Slack is a chat app that lets robots speak to humans

April 29, 2014
April 29, 2014

After making and shutting down Glitch, a critically admired but commercially unsuccessful game, Flickr co-founder Stewart Butterfield’s Tiny Speck is making the most of its second act. The company announced Friday that it had raised $42.5 million to grow its popular communications application, Slack. The funding was lead by the Social + Capital Partnership, making its biggest ever investment.

The service, based on hacks that the company’s game developers used to improve their productivity when using online chat to communicate, publicly launched just 10 weeks ago. What distinguishes Slack—and has earned it good reviews in the tech industry—is its ability to integrate chat with automated alerts and information delivered by “bots.” (Data and alerts from external services pop up in chat streams, and users can also easily program the software robots to reply when a user types a specific keyword.)

The service is intuitive, highly functional, and even has a sense of humor. (The internal error page admits to a sense of “self loathing” for asking you to refresh your browser.) We spoke to Butterfield in March, and he outlined then why he thinks Slack works so well, particularly for the technical community and developers, which have been the biggest early adopters. That includes teams at big firms such as Adobe, as well as startups like Rdio and Medium. Overall, there are 60,000 daily users.

Slack creates searchable chat streams for entire teams, small groups, and individuals in one window, and integrates a wide variety of other services. It also syncs across desktop and mobile devices. Competitors include HipChat, Yammer, and Campfire, as well as newer companies like Convo. Slack is currently free (and plans to remain so), though to archive and search more than 10,000 messages requires a premium subscription.

Most office workers, especially those in the knowledge industry, feel overwhelmed by the sheer number of communication services we use, including email, instant messaging, social media, and project management software. And as soon as we stand up from our desks, that tangle of communications transfers to our mobile devices. But the modern technology worker has it even worse—many of those communications aren’t even from humans, and those often require quick response.

“You get live alerts from application performance-monitoring software, crash reports from mobile apps, alerts from continuous integration testing tools, all that kind of stuff—on top of feedback coming in in real time via Twitter and customer-feedback forms, along with competitor information,” Butterfield says. “There’s just a huge volume of data.”

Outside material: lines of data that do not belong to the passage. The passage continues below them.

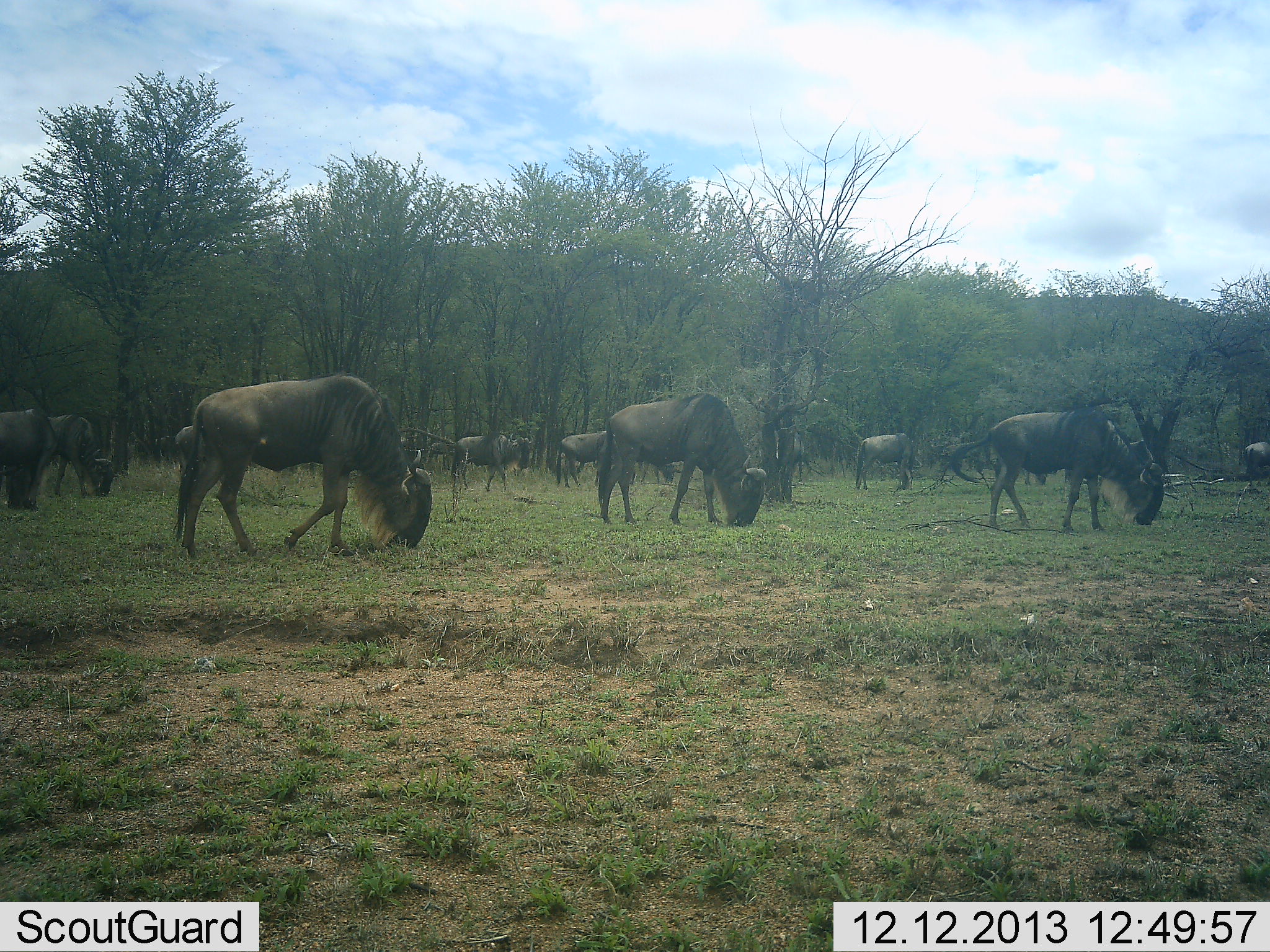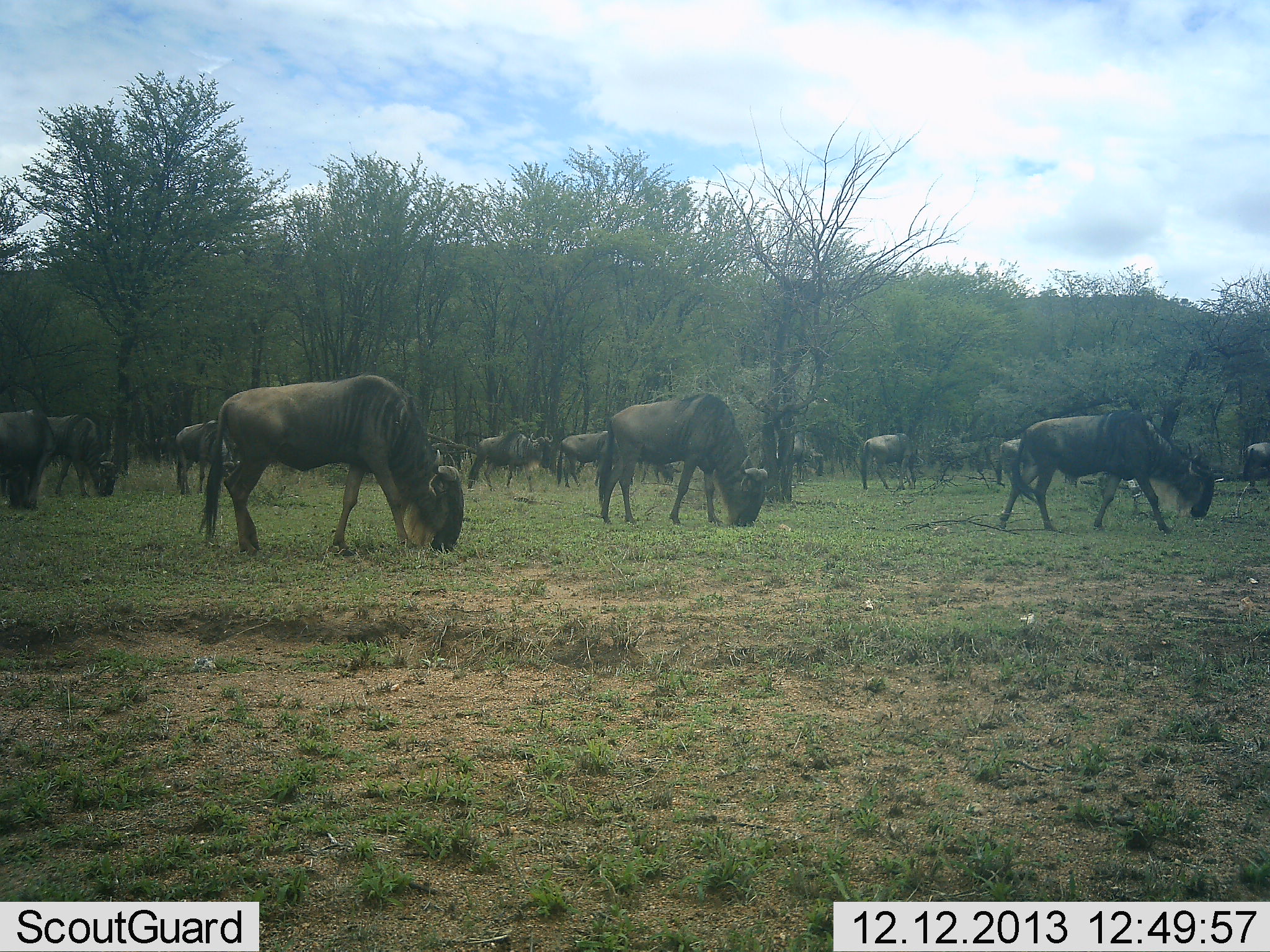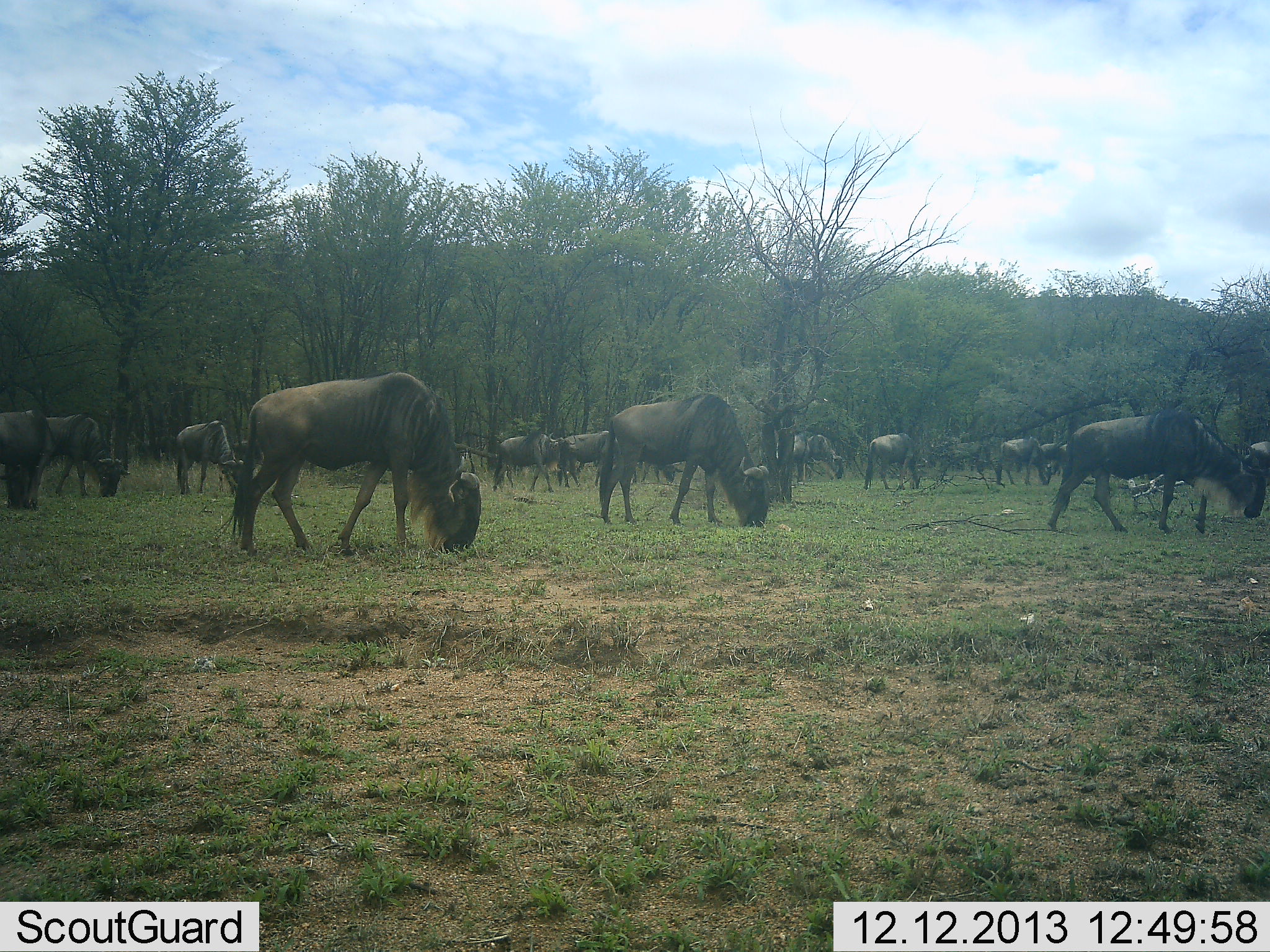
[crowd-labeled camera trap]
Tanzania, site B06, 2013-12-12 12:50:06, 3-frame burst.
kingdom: Animalia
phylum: Chordata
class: Mammalia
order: Artiodactyla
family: Bovidae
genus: Connochaetes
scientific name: Connochaetes taurinus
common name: blue wildebeest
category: wildebeest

In Slack, one of these automated alerts—a customer support ticket from ZenDesk, for example, or a request for help via Twitter—could show up in team’s group chat. That way, it’s right there for people to discuss and respond to quickly where they’re already working and talking.

By way of example, Butterfield said that there are about 2,000 messages a day written by humans in Slack at his company. Another 6,000 more are generated automatically by machines. With such a high volume of information, having it all in one place, ordered, highly searchable, and with human chat layered on top helps make a fragmented and overwhelming amount of communication easier to deal with.

And it’s not just for tech companies. The platform is also popular in newsrooms for many of the reasons developers like it—for helping organize long lists of links, interesting tweets, headlines, and the updates that are part of digital journalism. (Quartz’s staff uses it.)

Slack is certainly having its moment, and many will initially jump on the service because they’ve heard about a friend or competitor using it. What remains to be seen is whether this application will become a permanent part of offices’ communications infrastructure, instead of a brief experiment.

And while Slack seems to be gaining ground in the small companies or teams within companies that are using it, it remains to be seen whether the system can scale up for a company with hundreds or thousands of employees. To do that, it will probably need to develop new capabilities to communicate across teams, as well as enhanced security.